If you already have a bachelor’s or graduate degree that matches what is required in the organizational world and you just need to study to specialize in human resources, a very good option to consider is the own master’s degree in talent selection and management promoted by the University of Malaga (UMA).
This training program includes, in addition to 300 hours of internships in external companies and a Master’s thesis, two content blocks that can also be taken individually in postgraduate training and which define the two main thematic areas of this Master’s: the university expert in talent selection, on the one hand, and the university expert in training, personal and organizational development.
In this way, thanks to the Masters in Selection and Talent Management of the University, it is possible learn both in terms of the selection process in recruiting and promoting workers, and in skills training and empowerment of which they are already part of the organization. On this page you can find more information about the Master.

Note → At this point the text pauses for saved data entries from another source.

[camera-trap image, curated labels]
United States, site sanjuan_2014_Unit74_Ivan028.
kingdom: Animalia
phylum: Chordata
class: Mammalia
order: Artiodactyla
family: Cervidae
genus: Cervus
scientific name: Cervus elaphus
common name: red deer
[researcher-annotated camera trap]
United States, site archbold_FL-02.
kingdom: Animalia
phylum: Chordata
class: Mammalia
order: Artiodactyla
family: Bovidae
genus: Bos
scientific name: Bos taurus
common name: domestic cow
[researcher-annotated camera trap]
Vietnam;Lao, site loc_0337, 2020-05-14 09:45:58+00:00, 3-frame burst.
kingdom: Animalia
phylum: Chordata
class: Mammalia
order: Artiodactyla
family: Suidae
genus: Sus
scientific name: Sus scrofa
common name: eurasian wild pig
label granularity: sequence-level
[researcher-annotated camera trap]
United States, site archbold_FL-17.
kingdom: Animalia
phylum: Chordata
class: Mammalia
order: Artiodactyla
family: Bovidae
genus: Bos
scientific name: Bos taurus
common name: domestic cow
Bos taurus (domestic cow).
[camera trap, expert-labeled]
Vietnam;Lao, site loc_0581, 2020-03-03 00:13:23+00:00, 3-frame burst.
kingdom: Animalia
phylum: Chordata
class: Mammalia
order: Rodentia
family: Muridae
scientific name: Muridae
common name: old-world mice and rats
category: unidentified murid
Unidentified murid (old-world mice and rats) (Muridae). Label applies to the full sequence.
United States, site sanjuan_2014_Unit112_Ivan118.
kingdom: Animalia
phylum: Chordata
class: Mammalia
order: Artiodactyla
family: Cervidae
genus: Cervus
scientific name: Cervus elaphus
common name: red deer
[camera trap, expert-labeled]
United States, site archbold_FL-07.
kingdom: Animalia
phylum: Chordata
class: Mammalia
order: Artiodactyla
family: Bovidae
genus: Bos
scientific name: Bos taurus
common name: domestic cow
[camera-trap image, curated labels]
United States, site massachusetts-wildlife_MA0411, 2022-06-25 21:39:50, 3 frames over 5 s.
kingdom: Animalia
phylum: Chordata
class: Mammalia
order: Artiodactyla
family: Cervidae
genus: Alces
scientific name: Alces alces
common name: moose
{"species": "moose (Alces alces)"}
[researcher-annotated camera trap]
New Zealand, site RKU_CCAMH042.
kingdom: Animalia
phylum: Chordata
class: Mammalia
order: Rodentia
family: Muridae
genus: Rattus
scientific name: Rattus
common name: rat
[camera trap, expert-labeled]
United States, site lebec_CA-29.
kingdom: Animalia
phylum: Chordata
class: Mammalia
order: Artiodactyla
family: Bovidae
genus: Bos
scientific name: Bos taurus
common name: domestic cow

Among the contents taught here, always by a team of teachers dedicated mainly to the organizational field and to well-established careers, subjects such as the mastery of qualitative and quantitative selection tools, the management of the contractual relationship, the design of a internal communication plan, conflict management, the study of real cases in well-known companies (by the hand of representatives of these organizations), leadership, incentive systems for workers, and much more.
- Bohlander, G .; Sherman, A. and Snell, S. (2001). Human Resource Management. Also: Cengage Learning Publishers.
- Collings, DG & Wood, G. (2009), Human Resource Management: A Critical Approach (p. 238-259). London: Routledge.
- Chiavenato, A. (2000). Human resources administration. New York: MacGraw Hill.
- Ulrich, D. (1996). Human resources champions. The next agenda for adding value and getting results. Boston: Harvard Business School Press.